Stored items
---------------

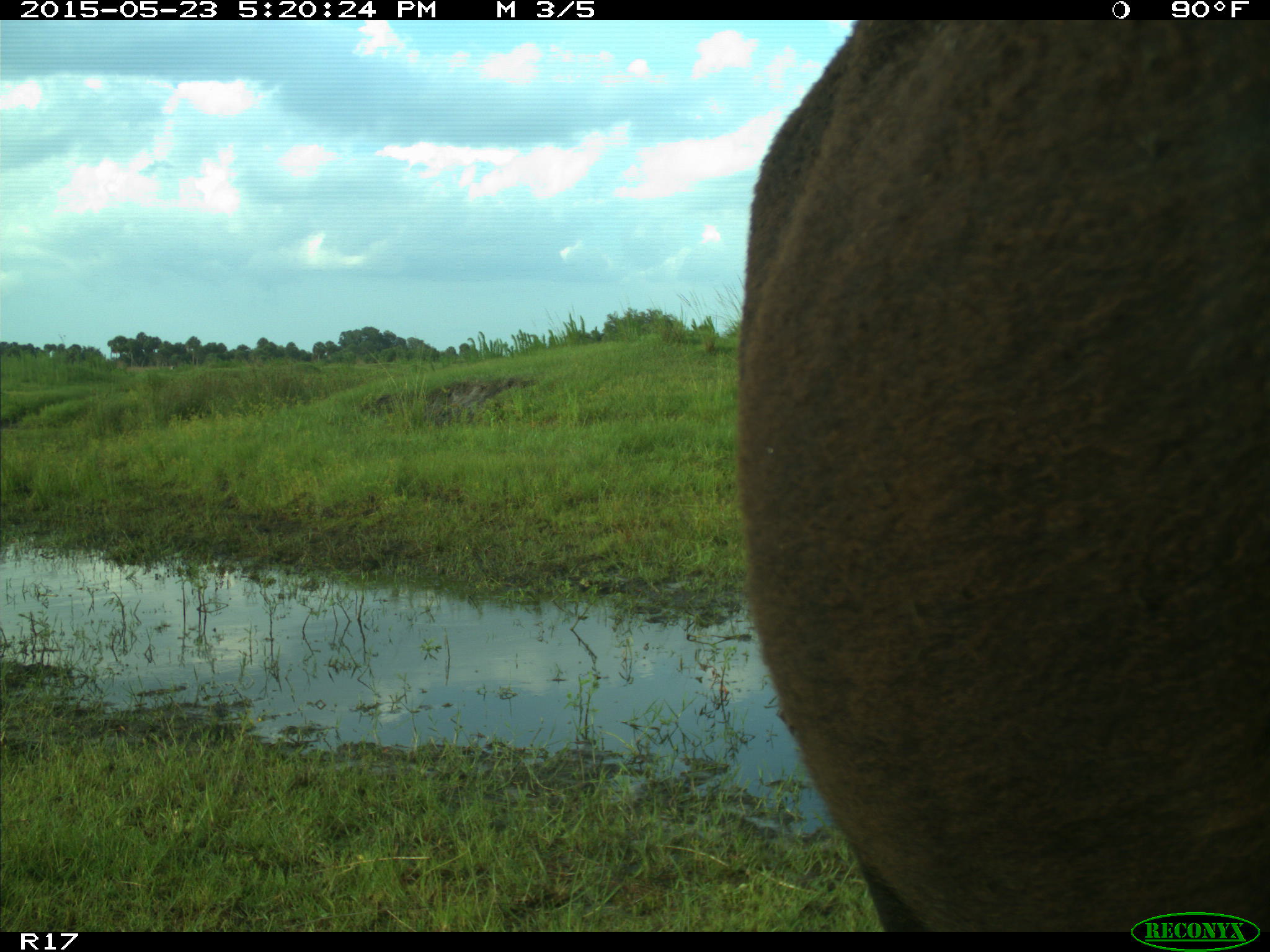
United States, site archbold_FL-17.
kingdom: Animalia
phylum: Chordata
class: Mammalia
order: Artiodactyla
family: Bovidae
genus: Bos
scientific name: Bos taurus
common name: domestic cow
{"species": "Bos taurus (domestic cow)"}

---------------

> **Task details**:
Your answer must hold the line containing "phylum: Chordata" and all lines after it in the entries above, exactly, and nothing else.

> **Result**:
phylum: Chordata
class: Mammalia
order: Artiodactyla
family: Bovidae
genus: Bos
scientific name: Bos taurus
common name: domestic cow
{"species": "Bos taurus (domestic cow)"}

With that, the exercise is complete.